My friend and colleague (we host a YouTube channel, mecfsalert), Deborah Waroff, a New York-based writer, has been afflicted for 23 years and has seen her life confiscated. Like other patients she lives in a prison of her body with painful memories of when she was well. The body hurts, the memory tortures. Sleep does not refresh and long hours in bed do not heal.

Sufferers, held together in their pain by the Internet, trade sad notes. Going the rounds now is Winston Churchill's statement in old age his life was finished but not ended. One sufferer e-mails me that she prays every night that she won't wake up in the morning.

Patients groups say suicide rates are high. Determining the morbidity rate is a challenge because sufferers die from opportunistic infections rather than from CFS. In this, and other ways, it resembles AIDS and diabetes.

So far, the burden has been carried more by families and loved ones than by the healthcare industry. This is because there is no diagnosis per se for CFS, and no cure.

Dr. Andreas Kogelnik of the Open Medicine Institute in Mountain View, Calif., says there are no “markers” for the disease. There is nothing in the blood, marrow or soft tissue that identifies the disease.

Therefore, diagnosing the disease is by elimination – a time-consuming undertaking that the present medical regime is ill-equipped to provide. “You can't do much in 10 minutes,” Kolgelnik says, referring to average amount of time allotted to patients by doctors.

So this is a disease that, even without a cure, the medical establishment has already indicated that it cannot afford.

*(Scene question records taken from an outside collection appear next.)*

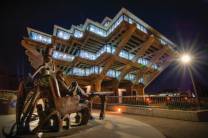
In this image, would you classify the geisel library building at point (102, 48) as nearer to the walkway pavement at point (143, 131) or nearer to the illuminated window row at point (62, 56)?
the illuminated window row at point (62, 56)

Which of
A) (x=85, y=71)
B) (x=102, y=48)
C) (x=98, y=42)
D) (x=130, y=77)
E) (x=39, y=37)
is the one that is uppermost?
(x=39, y=37)

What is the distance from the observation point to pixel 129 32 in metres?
23.3

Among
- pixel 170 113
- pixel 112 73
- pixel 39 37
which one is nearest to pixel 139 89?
pixel 112 73

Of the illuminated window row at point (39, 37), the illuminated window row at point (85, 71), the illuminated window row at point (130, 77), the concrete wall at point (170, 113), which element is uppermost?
the illuminated window row at point (39, 37)

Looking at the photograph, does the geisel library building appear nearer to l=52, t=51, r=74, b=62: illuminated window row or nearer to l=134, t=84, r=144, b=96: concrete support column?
l=52, t=51, r=74, b=62: illuminated window row

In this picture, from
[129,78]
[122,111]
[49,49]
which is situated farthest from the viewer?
[129,78]

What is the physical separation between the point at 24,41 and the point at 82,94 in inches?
911

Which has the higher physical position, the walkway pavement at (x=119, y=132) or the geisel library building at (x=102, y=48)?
the geisel library building at (x=102, y=48)

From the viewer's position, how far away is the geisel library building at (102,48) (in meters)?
24.5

The matter of affordability, for example, has affected diagnosis and treatment severely in the United Kingdom. There the National Health Service, always struggling with budgets, has encouraged doctors to teat CFS as a psychosomatic condition related to depression. The patients hate this and only recently has the British Medical Research Council softened its position.

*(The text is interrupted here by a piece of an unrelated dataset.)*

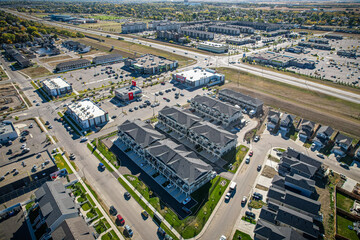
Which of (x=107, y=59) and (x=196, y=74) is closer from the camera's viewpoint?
(x=196, y=74)

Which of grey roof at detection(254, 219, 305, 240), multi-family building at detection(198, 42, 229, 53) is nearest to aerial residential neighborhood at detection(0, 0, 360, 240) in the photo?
grey roof at detection(254, 219, 305, 240)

That other medical nostrum, diet and exercise, is favored in the UK, too, but not by patients. They write to me constantly pointing out that exercise is corporal punishment for them; a recipe for relapse.

With only under-funded research scattered across the country at clinics and universities, the picture is bleak. But there are two pinpricks of light: a Norwegian cancer drug, Rituxan, which has helped patients in Norway and Germany, and a drug that is still in clinical trials in the United States, Ampligen, which rebalances the immune system.

Even those who administer the drugs, like Dr. Derek Enlander in New York and Kogelnik in California, don't hail them as panaceas, but as hopeful pacesetters. Neither is available except to a few patients in trials. And cost? Ampligen costs about $25,000 for a year of treatment, and Rituxan comes in at a whopping $70,000.

A slew of other diseases await expensive cures. In the future health-care costs, no matter what the Supreme Court and the politicians do, are going to go up and up. To the sick and their families, any price is a small one.